--- start of RECORDS ---

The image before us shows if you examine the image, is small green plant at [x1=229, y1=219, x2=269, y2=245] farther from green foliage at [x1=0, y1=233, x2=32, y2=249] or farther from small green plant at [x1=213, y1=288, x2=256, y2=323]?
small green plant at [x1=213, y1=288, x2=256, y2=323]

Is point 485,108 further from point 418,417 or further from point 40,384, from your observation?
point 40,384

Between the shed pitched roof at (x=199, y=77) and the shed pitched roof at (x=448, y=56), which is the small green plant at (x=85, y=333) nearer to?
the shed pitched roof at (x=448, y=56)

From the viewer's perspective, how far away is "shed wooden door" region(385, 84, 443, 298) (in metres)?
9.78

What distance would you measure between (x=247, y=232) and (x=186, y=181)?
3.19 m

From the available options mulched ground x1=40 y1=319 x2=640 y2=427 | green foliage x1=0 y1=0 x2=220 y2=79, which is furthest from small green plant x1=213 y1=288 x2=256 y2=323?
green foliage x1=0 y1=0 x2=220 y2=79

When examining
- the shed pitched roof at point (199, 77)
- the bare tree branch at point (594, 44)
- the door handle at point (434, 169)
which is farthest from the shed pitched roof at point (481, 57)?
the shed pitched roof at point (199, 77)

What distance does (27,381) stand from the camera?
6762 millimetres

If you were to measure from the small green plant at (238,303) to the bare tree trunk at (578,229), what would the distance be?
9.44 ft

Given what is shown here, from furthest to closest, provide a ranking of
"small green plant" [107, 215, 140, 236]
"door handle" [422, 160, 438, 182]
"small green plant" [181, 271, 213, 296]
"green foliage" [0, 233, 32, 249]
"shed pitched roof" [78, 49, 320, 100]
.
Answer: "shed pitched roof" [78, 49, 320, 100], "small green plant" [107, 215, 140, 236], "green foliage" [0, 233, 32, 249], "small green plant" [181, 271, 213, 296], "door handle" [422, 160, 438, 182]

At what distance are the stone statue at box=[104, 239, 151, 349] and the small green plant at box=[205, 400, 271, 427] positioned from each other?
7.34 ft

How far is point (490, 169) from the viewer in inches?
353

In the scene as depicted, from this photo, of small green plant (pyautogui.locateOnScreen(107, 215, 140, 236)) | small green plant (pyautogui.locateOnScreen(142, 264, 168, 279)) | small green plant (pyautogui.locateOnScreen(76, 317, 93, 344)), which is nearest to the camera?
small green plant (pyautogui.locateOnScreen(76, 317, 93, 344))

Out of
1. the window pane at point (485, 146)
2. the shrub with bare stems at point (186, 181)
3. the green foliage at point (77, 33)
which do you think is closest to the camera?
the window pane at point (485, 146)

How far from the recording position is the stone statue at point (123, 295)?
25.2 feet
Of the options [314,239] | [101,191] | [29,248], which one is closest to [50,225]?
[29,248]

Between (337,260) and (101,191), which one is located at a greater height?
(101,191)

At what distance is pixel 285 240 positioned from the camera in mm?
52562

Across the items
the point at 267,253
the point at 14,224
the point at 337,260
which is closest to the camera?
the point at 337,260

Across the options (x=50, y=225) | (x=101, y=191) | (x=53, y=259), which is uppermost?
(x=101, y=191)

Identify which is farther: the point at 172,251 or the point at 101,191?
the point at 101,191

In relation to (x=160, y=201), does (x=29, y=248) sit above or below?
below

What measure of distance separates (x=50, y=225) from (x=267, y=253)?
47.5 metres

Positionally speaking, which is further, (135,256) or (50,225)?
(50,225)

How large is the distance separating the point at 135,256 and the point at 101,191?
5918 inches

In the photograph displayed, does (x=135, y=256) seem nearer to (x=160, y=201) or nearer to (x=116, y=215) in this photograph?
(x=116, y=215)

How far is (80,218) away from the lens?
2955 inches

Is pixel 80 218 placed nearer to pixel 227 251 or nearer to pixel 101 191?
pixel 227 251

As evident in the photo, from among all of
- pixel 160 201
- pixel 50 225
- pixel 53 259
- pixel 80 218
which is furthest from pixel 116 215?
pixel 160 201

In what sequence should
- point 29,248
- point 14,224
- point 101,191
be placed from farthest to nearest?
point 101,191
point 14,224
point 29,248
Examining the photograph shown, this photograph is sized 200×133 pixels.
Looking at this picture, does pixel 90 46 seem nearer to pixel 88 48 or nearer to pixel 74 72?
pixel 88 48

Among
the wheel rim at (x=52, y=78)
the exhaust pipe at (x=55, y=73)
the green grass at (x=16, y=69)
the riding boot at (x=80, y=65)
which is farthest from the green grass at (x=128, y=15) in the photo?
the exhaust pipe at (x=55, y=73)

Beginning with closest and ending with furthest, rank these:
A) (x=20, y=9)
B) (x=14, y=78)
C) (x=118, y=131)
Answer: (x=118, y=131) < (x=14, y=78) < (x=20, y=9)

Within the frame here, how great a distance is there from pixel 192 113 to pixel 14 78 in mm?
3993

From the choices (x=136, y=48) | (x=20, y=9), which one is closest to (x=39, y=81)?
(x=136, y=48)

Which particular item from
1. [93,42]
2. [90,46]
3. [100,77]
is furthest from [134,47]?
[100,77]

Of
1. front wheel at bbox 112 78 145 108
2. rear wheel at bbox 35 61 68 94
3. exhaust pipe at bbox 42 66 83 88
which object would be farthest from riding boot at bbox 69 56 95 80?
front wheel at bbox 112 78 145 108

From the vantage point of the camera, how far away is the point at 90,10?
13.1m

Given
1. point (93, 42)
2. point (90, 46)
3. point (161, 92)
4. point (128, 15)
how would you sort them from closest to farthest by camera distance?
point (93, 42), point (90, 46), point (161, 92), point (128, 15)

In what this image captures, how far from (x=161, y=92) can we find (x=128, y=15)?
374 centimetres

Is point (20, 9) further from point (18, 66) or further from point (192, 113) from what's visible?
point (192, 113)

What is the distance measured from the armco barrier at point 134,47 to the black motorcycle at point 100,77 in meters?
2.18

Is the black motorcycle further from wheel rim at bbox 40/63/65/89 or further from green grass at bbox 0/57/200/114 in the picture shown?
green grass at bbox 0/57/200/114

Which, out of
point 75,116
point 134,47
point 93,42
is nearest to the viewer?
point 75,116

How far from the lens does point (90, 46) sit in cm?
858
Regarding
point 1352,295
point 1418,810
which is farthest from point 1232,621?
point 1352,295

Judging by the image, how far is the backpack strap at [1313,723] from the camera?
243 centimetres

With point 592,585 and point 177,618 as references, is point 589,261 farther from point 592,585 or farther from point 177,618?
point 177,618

--- end of RECORDS ---

GIVEN REQUEST → Reproduce all of the lines above, substituting "garden sculpture" for every instance of "stone statue" and leaving everything else unchanged.

EXERCISE RESULT →
The image before us shows if you examine the image, is small green plant at [x1=229, y1=219, x2=269, y2=245] farther from green foliage at [x1=0, y1=233, x2=32, y2=249] or farther from small green plant at [x1=213, y1=288, x2=256, y2=323]?
small green plant at [x1=213, y1=288, x2=256, y2=323]

Is point 485,108 further from point 418,417 or further from point 40,384, from your observation?
point 40,384

Between the shed pitched roof at (x=199, y=77) and the shed pitched roof at (x=448, y=56), which is the small green plant at (x=85, y=333) nearer to?
the shed pitched roof at (x=448, y=56)

From the viewer's perspective, how far away is "shed wooden door" region(385, 84, 443, 298) (in metres)?
9.78

What distance would you measure between (x=247, y=232) and (x=186, y=181)?
3.19 m

From the available options mulched ground x1=40 y1=319 x2=640 y2=427 | green foliage x1=0 y1=0 x2=220 y2=79, which is furthest from small green plant x1=213 y1=288 x2=256 y2=323?
green foliage x1=0 y1=0 x2=220 y2=79

When examining
- the shed pitched roof at point (199, 77)
- the bare tree branch at point (594, 44)
- the door handle at point (434, 169)
which is farthest from the shed pitched roof at point (481, 57)?
the shed pitched roof at point (199, 77)

What distance does (27,381) stand from the camera?
6762 millimetres

If you were to measure from the small green plant at (238,303) to the bare tree trunk at (578,229), what would the distance be?
9.44 ft

Given what is shown here, from furthest to closest, provide a ranking of
"small green plant" [107, 215, 140, 236]
"door handle" [422, 160, 438, 182]
"small green plant" [181, 271, 213, 296]
"green foliage" [0, 233, 32, 249]
"shed pitched roof" [78, 49, 320, 100]
.
Answer: "shed pitched roof" [78, 49, 320, 100], "small green plant" [107, 215, 140, 236], "green foliage" [0, 233, 32, 249], "small green plant" [181, 271, 213, 296], "door handle" [422, 160, 438, 182]

At what distance are the garden sculpture at box=[104, 239, 151, 349] and the small green plant at box=[205, 400, 271, 427] positioned from each other?
7.34 ft

How far is point (490, 169) from the viewer in inches?
353

In the scene as depicted, from this photo, of small green plant (pyautogui.locateOnScreen(107, 215, 140, 236)) | small green plant (pyautogui.locateOnScreen(142, 264, 168, 279)) | small green plant (pyautogui.locateOnScreen(76, 317, 93, 344)), which is nearest to the camera?
small green plant (pyautogui.locateOnScreen(76, 317, 93, 344))

Out of
1. the window pane at point (485, 146)
2. the shrub with bare stems at point (186, 181)
3. the green foliage at point (77, 33)
which do you think is closest to the camera?
the window pane at point (485, 146)

How far from the recording position is the garden sculpture at point (123, 295)?
25.2 feet
Of the options [314,239] | [101,191] | [29,248], which one is closest to [50,225]?
[29,248]

Between (337,260) and (101,191), which one is located at a greater height?
(101,191)

At what distance is pixel 285 240 positioned from the camera in mm?
52562

Across the items
the point at 267,253
the point at 14,224
the point at 337,260
which is closest to the camera?
the point at 337,260

Across the options (x=50, y=225) | (x=101, y=191) | (x=53, y=259), which is uppermost?
(x=101, y=191)

Identify which is farther: the point at 172,251 or the point at 101,191?
the point at 101,191

In relation to (x=160, y=201), does (x=29, y=248) sit above or below?
below

What measure of distance separates (x=50, y=225) from (x=267, y=253)?
47.5 metres

Positionally speaking, which is further, (135,256) or (50,225)?
(50,225)

How large is the distance separating the point at 135,256 and the point at 101,191?
5918 inches

In the photograph displayed, does (x=135, y=256) seem nearer to (x=160, y=201) or nearer to (x=116, y=215) in this photograph?
(x=116, y=215)

How far is (80,218) away from the lens?
2955 inches

Is pixel 80 218 placed nearer to pixel 227 251 or nearer to pixel 101 191?
pixel 227 251

As evident in the photo, from among all of
- pixel 160 201
- pixel 50 225
- pixel 53 259
- pixel 80 218
which is furthest from pixel 116 215?
pixel 160 201

In what sequence should
- point 29,248
- point 14,224
- point 101,191
be placed from farthest to nearest?
point 101,191
point 14,224
point 29,248
Examining the photograph shown, this photograph is sized 200×133 pixels.
Looking at this picture, does pixel 90 46 seem nearer to pixel 88 48 or nearer to pixel 74 72?
pixel 88 48

Among
the wheel rim at (x=52, y=78)
the exhaust pipe at (x=55, y=73)
the green grass at (x=16, y=69)
the riding boot at (x=80, y=65)
which is farthest from the green grass at (x=128, y=15) in the photo?
the exhaust pipe at (x=55, y=73)

Beginning with closest and ending with furthest, rank these:
A) (x=20, y=9)
B) (x=14, y=78)
C) (x=118, y=131)
Answer: (x=118, y=131) < (x=14, y=78) < (x=20, y=9)

Within the frame here, how great a distance is there from pixel 192 113 to pixel 14 78 in mm?
3993

From the choices (x=136, y=48) | (x=20, y=9), which one is closest to (x=39, y=81)?
(x=136, y=48)

Which particular item from
1. [93,42]
2. [90,46]
3. [100,77]
is furthest from [134,47]?
[100,77]

Of
1. front wheel at bbox 112 78 145 108
2. rear wheel at bbox 35 61 68 94
3. exhaust pipe at bbox 42 66 83 88
which object would be farthest from riding boot at bbox 69 56 95 80?
front wheel at bbox 112 78 145 108

From the vantage point of the camera, how far away is the point at 90,10?
13.1m

Given
1. point (93, 42)
2. point (90, 46)
3. point (161, 92)
4. point (128, 15)
how would you sort them from closest to farthest by camera distance?
point (93, 42), point (90, 46), point (161, 92), point (128, 15)

In what this image captures, how far from (x=161, y=92) can we find (x=128, y=15)?
374 centimetres

Is point (20, 9) further from point (18, 66) or further from point (192, 113) from what's visible?
point (192, 113)

What is the distance measured from the armco barrier at point 134,47 to the black motorcycle at point 100,77 in meters?
2.18

Is the black motorcycle further from wheel rim at bbox 40/63/65/89 or further from green grass at bbox 0/57/200/114 in the picture shown?
green grass at bbox 0/57/200/114

Which, out of
point 75,116
point 134,47
point 93,42
is nearest to the viewer?
point 75,116

How far from the lens does point (90, 46) sit in cm?
858
Regarding
point 1352,295
point 1418,810
which is farthest from point 1232,621?
point 1352,295

Judging by the image, how far is the backpack strap at [1313,723] from the camera?
243 centimetres

With point 592,585 and point 177,618 as references, is point 589,261 farther from point 592,585 or farther from point 177,618?
point 177,618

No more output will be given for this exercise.